Modified: lucene/nutch/trunk/src/plugin/protocol-file/src/java/org/apache/nutch/protocol/file/File.java
URL: http://svn.apache.org/viewvc/lucene/nutch/trunk/src/plugin/protocol-file/src/java/org/apache/nutch/protocol/file/File.java?view=diff&rev=516660&r1=516659&r2=516660
==============================================================================
--- lucene/nutch/trunk/src/plugin/protocol-file/src/java/org/apache/nutch/protocol/file/File.java (original)

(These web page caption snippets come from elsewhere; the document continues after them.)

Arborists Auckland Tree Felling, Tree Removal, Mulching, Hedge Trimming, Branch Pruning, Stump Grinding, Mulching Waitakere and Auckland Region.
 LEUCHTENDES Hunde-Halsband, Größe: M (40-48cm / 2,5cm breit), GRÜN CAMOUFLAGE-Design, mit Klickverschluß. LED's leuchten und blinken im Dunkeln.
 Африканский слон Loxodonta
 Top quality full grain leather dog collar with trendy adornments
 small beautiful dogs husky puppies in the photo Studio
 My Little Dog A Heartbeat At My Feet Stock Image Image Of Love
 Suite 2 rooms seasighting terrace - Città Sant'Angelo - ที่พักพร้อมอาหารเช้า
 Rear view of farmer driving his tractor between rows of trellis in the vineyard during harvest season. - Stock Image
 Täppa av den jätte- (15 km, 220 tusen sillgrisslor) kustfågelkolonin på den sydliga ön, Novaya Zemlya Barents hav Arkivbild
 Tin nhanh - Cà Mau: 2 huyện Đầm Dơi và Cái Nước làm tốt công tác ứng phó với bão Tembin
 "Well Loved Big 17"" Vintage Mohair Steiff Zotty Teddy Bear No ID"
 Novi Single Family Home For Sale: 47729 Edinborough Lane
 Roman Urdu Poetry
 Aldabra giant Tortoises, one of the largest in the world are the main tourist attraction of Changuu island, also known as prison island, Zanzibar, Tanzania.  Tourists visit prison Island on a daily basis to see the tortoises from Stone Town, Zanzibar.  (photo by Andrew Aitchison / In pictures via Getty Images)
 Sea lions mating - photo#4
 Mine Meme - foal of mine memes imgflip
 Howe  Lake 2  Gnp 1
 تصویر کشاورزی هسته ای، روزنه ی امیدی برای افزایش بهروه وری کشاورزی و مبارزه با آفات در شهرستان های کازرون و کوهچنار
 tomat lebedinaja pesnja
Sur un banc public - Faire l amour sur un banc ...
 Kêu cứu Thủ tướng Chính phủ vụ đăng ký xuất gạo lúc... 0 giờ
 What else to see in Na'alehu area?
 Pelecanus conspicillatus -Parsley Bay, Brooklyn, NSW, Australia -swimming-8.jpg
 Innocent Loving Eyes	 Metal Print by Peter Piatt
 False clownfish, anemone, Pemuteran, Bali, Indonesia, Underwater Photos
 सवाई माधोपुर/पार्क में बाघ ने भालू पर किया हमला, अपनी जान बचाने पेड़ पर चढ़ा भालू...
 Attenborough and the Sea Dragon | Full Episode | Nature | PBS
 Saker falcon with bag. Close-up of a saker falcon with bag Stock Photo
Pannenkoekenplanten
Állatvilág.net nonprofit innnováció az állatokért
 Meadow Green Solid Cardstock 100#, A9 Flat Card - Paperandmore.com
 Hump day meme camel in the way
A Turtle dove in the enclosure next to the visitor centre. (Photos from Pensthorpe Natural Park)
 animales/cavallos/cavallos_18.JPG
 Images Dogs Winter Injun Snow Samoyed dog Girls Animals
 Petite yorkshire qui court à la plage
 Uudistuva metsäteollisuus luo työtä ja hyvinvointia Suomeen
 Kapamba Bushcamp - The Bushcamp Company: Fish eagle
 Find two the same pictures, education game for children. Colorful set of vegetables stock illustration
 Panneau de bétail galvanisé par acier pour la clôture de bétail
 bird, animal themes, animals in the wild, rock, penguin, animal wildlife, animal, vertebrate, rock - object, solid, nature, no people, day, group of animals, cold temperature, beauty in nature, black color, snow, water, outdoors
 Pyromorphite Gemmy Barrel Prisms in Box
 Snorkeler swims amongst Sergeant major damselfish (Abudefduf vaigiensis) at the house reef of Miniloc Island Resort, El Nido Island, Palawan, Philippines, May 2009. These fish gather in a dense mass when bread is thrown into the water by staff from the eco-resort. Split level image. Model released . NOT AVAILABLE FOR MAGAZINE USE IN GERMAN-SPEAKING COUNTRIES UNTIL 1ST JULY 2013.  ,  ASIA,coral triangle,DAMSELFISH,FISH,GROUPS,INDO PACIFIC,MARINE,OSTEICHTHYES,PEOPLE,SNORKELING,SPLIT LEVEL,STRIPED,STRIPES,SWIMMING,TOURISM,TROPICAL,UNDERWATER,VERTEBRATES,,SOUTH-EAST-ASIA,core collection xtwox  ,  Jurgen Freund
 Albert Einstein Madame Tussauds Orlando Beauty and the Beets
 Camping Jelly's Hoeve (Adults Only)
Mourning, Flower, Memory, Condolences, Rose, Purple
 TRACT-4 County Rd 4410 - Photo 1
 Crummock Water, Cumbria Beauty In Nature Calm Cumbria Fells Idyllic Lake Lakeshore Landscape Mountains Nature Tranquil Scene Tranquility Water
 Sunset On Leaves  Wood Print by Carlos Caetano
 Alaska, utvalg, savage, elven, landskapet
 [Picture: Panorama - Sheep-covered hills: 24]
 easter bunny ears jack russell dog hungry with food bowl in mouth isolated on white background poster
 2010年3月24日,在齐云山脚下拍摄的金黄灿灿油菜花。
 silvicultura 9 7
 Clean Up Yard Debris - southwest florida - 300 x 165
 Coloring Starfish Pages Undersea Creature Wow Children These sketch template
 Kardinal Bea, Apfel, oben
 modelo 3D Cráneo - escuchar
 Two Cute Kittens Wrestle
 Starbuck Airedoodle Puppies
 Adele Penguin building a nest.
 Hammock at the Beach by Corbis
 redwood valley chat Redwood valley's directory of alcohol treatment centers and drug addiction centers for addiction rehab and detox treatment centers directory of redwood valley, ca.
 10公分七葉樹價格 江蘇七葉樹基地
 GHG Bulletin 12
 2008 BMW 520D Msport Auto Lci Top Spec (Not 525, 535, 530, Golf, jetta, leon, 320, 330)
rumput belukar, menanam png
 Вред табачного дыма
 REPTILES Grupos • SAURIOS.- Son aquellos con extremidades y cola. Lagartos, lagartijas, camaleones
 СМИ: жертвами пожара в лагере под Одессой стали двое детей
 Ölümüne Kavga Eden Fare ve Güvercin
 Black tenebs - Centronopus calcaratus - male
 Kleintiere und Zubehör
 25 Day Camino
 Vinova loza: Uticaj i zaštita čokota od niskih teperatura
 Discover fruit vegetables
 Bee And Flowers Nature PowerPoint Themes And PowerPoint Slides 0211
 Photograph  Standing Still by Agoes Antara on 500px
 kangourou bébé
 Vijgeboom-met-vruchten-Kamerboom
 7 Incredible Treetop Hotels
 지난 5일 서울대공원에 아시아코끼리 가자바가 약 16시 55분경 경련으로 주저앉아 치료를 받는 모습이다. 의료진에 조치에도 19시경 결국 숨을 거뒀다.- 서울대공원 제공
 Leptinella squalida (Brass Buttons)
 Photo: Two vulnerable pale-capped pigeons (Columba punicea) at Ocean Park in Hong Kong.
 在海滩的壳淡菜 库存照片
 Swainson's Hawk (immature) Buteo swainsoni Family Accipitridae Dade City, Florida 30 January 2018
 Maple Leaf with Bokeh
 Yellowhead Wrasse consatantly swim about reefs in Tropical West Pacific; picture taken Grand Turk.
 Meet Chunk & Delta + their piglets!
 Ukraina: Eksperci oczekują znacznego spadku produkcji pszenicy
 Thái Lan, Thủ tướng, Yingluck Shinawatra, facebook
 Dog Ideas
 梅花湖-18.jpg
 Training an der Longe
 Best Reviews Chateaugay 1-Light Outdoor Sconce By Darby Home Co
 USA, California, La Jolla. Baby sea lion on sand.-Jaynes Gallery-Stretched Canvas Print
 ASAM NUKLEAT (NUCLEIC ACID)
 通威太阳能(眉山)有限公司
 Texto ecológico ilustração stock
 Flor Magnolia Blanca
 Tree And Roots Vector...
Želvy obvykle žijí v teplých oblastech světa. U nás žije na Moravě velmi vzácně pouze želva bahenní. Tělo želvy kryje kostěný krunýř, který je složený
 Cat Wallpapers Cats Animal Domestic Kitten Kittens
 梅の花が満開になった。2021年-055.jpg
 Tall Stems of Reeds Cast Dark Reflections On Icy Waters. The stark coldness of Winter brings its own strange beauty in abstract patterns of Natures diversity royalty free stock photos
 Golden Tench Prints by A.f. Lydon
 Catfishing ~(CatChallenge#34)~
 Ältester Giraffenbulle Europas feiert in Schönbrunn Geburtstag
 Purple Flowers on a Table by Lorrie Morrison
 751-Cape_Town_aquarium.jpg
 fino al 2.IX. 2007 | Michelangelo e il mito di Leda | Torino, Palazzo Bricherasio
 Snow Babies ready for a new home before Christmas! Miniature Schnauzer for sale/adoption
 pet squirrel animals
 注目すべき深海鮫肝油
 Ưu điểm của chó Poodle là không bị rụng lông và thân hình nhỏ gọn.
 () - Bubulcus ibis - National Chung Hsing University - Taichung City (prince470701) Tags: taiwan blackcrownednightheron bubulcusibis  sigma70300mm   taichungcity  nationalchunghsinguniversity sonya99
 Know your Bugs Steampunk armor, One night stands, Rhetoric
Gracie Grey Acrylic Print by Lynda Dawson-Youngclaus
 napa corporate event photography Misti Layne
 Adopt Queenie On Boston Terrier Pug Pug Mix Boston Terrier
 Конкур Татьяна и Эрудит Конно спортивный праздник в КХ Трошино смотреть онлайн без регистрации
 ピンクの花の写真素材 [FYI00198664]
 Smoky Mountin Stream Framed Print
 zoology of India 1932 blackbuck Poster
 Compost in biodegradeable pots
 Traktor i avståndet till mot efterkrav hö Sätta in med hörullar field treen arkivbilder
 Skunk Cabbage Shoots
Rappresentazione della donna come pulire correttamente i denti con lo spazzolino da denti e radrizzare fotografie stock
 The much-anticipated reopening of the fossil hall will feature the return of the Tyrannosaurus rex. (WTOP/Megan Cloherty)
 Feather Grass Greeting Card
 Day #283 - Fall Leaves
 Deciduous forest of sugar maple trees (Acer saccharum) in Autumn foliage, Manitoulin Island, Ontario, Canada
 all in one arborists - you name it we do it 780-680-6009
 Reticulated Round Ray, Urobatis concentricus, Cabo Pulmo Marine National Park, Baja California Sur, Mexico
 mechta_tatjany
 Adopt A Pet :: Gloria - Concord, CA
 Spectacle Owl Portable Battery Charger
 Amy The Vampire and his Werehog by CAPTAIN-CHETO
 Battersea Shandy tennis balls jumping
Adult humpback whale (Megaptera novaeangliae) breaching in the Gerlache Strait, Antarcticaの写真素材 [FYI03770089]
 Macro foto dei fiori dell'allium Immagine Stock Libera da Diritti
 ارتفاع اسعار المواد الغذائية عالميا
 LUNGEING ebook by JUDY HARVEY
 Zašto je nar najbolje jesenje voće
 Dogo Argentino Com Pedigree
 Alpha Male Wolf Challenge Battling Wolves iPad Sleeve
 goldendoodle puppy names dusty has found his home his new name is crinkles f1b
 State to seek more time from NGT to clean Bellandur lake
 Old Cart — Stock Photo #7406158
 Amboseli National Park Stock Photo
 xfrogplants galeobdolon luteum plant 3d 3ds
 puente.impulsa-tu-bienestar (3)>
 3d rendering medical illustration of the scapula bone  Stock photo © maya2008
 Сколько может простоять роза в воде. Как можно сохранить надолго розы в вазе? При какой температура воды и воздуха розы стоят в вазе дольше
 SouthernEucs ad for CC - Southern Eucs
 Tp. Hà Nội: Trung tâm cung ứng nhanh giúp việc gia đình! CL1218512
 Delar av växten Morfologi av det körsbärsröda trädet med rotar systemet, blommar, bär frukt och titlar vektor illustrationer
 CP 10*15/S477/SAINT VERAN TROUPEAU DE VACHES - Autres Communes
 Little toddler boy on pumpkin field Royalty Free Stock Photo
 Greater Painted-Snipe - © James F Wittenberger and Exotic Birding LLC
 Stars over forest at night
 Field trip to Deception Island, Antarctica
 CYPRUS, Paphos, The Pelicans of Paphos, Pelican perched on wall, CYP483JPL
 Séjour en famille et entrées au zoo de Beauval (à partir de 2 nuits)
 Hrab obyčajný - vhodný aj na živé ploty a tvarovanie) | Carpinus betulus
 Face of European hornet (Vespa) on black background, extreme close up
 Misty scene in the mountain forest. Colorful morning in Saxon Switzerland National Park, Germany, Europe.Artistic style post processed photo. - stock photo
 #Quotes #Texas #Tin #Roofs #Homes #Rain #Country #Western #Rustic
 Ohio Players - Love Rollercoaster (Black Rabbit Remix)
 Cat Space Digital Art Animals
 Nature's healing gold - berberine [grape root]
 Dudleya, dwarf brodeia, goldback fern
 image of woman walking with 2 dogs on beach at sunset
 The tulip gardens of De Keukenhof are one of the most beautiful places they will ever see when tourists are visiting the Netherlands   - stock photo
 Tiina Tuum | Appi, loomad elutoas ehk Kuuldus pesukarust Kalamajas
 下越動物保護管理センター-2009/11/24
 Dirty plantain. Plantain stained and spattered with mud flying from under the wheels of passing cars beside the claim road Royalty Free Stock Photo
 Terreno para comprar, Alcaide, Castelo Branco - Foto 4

+++ lucene/nutch/trunk/src/plugin/protocol-file/src/java/org/apache/nutch/protocol/file/File.java Fri Mar  9 22:52:31 2007
@@ -34,6 +34,7 @@
 import org.apache.nutch.protocol.ProtocolOutput;
 import org.apache.nutch.protocol.ProtocolStatus;
 import org.apache.nutch.protocol.RobotRules;
+import org.apache.nutch.util.NutchConfiguration;
 
 import java.net.URL;
 
@@ -100,6 +101,7 @@
         }
       } 
     } catch (Exception e) {
+      e.printStackTrace();
       return new ProtocolOutput(null, new ProtocolStatus(e));
     }
   }
@@ -137,6 +139,7 @@
     }
 
     File file = new File();
+    file.setConf(NutchConfiguration.create());
 
     if (maxContentLength != Integer.MIN_VALUE) // set maxContentLength
       file.setMaxContentLength(maxContentLength);

Modified: lucene/nutch/trunk/src/plugin/protocol-file/src/java/org/apache/nutch/protocol/file/FileResponse.java
URL: http://svn.apache.org/viewvc/lucene/nutch/trunk/src/plugin/protocol-file/src/java/org/apache/nutch/protocol/file/FileResponse.java?view=diff&rev=516660&r1=516659&r2=516660
==============================================================================
--- lucene/nutch/trunk/src/plugin/protocol-file/src/java/org/apache/nutch/protocol/file/FileResponse.java (original)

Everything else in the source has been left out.